8        In this case, only two people were in the minivan.  The person in the driver’s seat, Anderson, made suspicious movements that caused Conway concern.  Conway therefore opened the driver’s-side door.  He testified, and the circuit court found, that when he opened that door, he detected the “strong” odor of marijuana.  As Secrist explains, a person’s proximity to an odor may provide the necessary linkage between the odor and the person.  See id., 224 Wis. 2d at 217.  Anderson’s proximity to the odor of marijuana provided that linkage under the facts here, and nothing about the passenger’s presence weakens the link.  Indeed, Secrist expressly contemplates the possibility that an odor may be linked to more than one person.  See id., at 217-18.  Moreover, “an officer is not required to draw a reasonable inference that favors innocence when there also is a reasonable inference that favors probable cause.”  State v. Nieves, 2007 WI App 189, ¶14, 304 Wis. 2d 182, 738 N.W.2d 125.

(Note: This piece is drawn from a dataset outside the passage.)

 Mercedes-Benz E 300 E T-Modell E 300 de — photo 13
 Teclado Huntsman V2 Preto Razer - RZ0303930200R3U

9        Anderson nonetheless argues that the odor of burnt marijuana is insufficient to justify a search because, he says, such an odor reflects only that “marijuana had been present but not that it is still present.”  We must reject this contention.  In Hughes, the supreme court considered whether the smell of burning marijuana gives rise to probable cause for a search.  See id., 233 Wis. 2d 280, ¶¶14, 21-22.  The court opined:  “[w]hen the strong smell of marijuana is in the air, there is a ‘fair probability’ that marijuana is present.  This is common sense.”  Id., ¶23.

10      For all the foregoing reasons, we are satisfied that the police had probable cause to search Anderson.[3]  Accordingly, we affirm.

            By the Court.—Judgment affirmed.

            This opinion will not be published.  See Wis. Stat. Rule 809.23(1)(b)5.


[1]  We may review the circuit court’s order denying Anderson’s suppression motion notwithstanding Anderson’s guilty pleas.  See Wis. Stat. § 971.31(10) (2013-14).  All references to the Wisconsin Statutes are to the 2013-14 version unless otherwise noted.

[2]  The circuit court also made findings about the lawfulness of the officer’s actions in stopping the minivan.  Anderson does not challenge the validity of the stop on appeal.

[3]  The State offers additional reasons for upholding the circuit court’s order denying suppression in this case, but we do not address them.  See State v. Hughes, 2011 WI App 87, ¶14, 334 Wis. 2d 445, 799 N.W.2d 504 (we decide cases on narrowest possible ground).